Children whose parents refuse the varicella (chickenpox) vaccine appear more likely to develop the disease, according to a report in the January issue of Archives of Pediatrics & Adolescent Medicine, one of the JAMA/Archives journals.
Routine childhood immunizations have reduced illness and death related to a wide variety of vaccine-preventable diseases, according to background information in the article. Recent trends, however, suggest that public trust in the national immunization program is declining.
"Expanding childhood immunization requirements and increased media coverage of alleged associations between vaccinations and chronic illnesses have heightened parental concerns regarding vaccine safety," the authors write. "Parents have also expressed concerns that children are at low risk of infection and that many vaccine-preventable diseases are not serious.
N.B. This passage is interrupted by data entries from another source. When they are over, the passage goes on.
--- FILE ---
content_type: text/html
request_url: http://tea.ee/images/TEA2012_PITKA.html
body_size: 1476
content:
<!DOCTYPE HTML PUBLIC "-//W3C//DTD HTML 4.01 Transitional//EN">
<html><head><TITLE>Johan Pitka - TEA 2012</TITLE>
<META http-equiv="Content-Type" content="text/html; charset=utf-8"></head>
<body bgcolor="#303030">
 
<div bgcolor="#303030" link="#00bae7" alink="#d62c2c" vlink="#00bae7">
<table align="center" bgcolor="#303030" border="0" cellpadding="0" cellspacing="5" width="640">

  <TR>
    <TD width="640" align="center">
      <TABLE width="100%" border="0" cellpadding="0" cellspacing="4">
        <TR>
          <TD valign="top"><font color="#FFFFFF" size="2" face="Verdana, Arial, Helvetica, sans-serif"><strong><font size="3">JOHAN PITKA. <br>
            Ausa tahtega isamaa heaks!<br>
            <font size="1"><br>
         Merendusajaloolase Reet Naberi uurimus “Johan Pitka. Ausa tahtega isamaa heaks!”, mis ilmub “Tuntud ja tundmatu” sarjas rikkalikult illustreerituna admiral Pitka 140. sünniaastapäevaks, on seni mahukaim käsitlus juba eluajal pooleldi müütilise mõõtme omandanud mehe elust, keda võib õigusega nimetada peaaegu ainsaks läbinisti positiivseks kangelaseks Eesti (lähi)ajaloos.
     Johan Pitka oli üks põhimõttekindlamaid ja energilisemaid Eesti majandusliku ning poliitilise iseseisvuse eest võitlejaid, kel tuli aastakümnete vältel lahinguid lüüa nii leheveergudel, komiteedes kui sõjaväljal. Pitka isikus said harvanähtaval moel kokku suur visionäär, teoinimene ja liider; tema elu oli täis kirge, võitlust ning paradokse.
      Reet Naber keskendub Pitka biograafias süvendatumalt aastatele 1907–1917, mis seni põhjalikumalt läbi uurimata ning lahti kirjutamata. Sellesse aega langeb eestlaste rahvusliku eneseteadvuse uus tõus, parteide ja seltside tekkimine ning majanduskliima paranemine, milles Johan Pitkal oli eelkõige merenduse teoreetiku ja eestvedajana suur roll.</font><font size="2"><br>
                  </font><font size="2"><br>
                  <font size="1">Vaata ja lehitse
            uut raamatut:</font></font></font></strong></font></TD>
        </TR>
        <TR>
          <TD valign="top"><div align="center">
During the last decade, as a consequence, the number of parents who claimed non-medical exemptions to school immunization requirements has increased significantly."
Jason M. Glanz, Ph.D., of Kaiser Permanente's Institute for Health Research, Denver, and colleagues studied 133 children enrolled in one health plan who developed chickenpox between 1998 and 2008. Each case was matched to four randomly selected children who were the same age and sex and had been enrolled in the plan for the same amount of time, but had not developed chickenpox.
Among the 133 children who developed chickenpox, seven (5 percent) had parents who refused the varicella vaccine, compared with three (0.6 percent) refusals among the 493 controls. "Compared with vaccine acceptors, children of vaccine-refusing parents had a nine-fold increased risk of varicella illness," the authors write. "Overall, 5 percent of varicella cases in the study population were attributed to vaccine refusal. We believe these results will be helpful to health care providers and parents when discussing decisions about immunizing children."
The findings suggest that if more parents refuse vaccines, the incidence of varicella and related complications also may increase over time, especially among individuals at high risk of severe infection (such as pregnant women, infants and those with compromised immune systems), the authors note. "These results provide evidence to counter the misperception among some parents that unvaccinated children are not at risk for vaccine-preventable diseases," they conclude.
This study was supported in part by a grant from the National Institute of Allergy and Infectious Diseases, and in part by Kaiser Permanente Colorado Institute for Health Research.